◆ **Supplied passage**
Born in Mesa, Arizona, in 1920, Wayne Thiebaud studied commercial art and become an animation artist for Walt Disney Studios at age 16. While serving in the U.S. Air Force during World War II, he put his skills to work as a mapmaker and cartoonist for the GI newspaper. After his discharge in 1945, he worked as a commercial illustrator. Thiebaud began his formal artistic studies at San Jose State University, and then transferred to California State University, Sacramento, where he finished both his bachelor and master degrees.
By 1960 Thiebaud developed a distinctive visual vocabulary centered on food. His depictions of fruits, cakes, candy apples, and delicatessen items arrayed in an assembly-line style earned him inclusion in the first museum exhibition of Pop Art in 1962. However, Thiebaud never claimed allegiance to any particular style or subject matter, and his images of common objects date from as early as 1953, long before the emergence of Pop Art. The exhibition includes prime examples of Thiebaud’s foodstuffs, such as Watermelon Slices, 1961, Bakery Case, 1996, and Hot Dog Stand, 2004-05.

◆ **Objectives**
1) According to the passage on Wayne Thiebaud, in what year was he included in the first museum exhibition of Pop Art?
2) In the passage on Wayne Thiebaud, replace "mapmaker" with "cartographer" and write out the part starting with "Born in Mesa, Arizona, in" and going on through "and master degrees.".
3) Extend the passage on Wayne Thiebaud with a few sentences that carry on from its last sentence.
The lines after the passage on Wayne Thiebaud are not needed here.

◆ **Data supplied**
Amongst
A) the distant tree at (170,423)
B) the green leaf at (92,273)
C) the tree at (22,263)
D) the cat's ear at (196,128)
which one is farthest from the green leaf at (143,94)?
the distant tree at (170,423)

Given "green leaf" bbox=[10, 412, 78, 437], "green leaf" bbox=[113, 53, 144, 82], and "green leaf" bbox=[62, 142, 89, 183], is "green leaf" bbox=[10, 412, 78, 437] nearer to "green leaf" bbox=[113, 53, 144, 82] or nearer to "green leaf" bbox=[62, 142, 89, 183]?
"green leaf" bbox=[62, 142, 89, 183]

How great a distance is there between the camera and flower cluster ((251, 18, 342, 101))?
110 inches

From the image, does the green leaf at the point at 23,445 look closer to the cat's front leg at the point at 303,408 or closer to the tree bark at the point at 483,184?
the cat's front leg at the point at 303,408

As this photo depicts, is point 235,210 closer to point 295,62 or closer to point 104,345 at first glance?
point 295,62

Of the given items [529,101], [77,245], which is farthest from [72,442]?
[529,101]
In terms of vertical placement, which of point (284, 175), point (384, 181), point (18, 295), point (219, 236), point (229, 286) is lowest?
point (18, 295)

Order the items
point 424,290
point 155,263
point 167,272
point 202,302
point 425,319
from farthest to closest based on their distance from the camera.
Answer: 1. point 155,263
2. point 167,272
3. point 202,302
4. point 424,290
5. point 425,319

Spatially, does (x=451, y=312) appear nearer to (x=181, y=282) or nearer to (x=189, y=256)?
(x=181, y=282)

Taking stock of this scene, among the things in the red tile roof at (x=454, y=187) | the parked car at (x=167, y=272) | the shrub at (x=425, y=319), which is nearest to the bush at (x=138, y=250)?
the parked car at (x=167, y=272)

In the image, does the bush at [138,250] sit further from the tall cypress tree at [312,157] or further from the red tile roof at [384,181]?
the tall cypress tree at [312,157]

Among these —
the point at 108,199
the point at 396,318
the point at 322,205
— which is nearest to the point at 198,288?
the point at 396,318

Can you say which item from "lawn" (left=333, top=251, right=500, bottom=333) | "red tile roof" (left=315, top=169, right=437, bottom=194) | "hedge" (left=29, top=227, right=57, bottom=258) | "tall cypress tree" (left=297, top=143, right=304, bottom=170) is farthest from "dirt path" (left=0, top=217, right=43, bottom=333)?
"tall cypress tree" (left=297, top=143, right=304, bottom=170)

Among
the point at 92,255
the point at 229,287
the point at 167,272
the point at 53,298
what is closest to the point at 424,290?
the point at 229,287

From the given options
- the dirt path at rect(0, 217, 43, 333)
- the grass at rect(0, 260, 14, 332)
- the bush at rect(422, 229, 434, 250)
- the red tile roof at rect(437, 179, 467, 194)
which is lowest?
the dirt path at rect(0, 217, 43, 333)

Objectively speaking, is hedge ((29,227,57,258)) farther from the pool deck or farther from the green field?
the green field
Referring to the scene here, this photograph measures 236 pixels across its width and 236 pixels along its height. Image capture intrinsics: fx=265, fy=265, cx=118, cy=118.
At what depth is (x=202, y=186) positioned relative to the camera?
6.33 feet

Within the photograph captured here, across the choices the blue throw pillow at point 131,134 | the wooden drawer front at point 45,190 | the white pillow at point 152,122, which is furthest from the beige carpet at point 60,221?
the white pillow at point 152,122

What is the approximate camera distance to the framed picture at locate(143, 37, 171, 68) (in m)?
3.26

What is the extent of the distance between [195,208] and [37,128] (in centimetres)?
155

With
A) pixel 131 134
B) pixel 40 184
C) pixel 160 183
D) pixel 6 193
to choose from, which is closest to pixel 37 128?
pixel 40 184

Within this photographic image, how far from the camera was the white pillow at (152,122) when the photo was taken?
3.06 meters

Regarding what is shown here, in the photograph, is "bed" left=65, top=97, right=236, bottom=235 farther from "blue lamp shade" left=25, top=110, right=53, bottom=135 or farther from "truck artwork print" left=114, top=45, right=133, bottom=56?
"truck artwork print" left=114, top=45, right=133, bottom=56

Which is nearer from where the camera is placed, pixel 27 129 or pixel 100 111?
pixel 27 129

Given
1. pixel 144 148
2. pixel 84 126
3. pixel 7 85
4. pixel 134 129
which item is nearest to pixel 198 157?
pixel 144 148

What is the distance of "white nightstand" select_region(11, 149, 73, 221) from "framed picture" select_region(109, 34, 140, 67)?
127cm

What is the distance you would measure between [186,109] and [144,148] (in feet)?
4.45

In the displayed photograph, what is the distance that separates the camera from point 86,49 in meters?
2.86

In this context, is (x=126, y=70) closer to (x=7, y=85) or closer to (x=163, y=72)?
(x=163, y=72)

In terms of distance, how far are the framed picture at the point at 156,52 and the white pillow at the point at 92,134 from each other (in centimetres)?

◆ **Results of the tasks**
1) 1962

2)
Born in Mesa, Arizona, in 1920, Wayne Thiebaud studied commercial art and become an animation artist for Walt Disney Studios at age 16. While serving in the U.S. Air Force during World War II, he put his skills to work as a cartographer and cartoonist for the GI newspaper. After his discharge in 1945, he worked as a commercial illustrator. Thiebaud began his formal artistic studies at San Jose State University, and then transferred to California State University, Sacramento, where he finished both his bachelor and master degrees.

3)
Also included are his steep San Francisco urban views, based on fragmented memories, as in Ocean City, 2006-2007. In the 1990s, Thiebaud began to expand his imagery with the windy riverscapes of the Sacramento delta, such as Tide Lines (2004-2006). The artist’s beach paintings draw on his youthful memories of Long Beach, California, in the 1920s and 30s, when the community filled with immigrants from other parts of the country during the Great Depression. The seaside imagery included in the exhibition ranges from early works depicting bathers, such as Two Kneeling Figures, 1966, to more recent images such as Beach Dogs, 2004-2007.
In 2001, the Fine Arts Museums of San Francisco organized a retrospective of Thiebaud’s work. Thiebaud remains active in his Sacramento studio, as a painter, arts educator, and as a tennis player.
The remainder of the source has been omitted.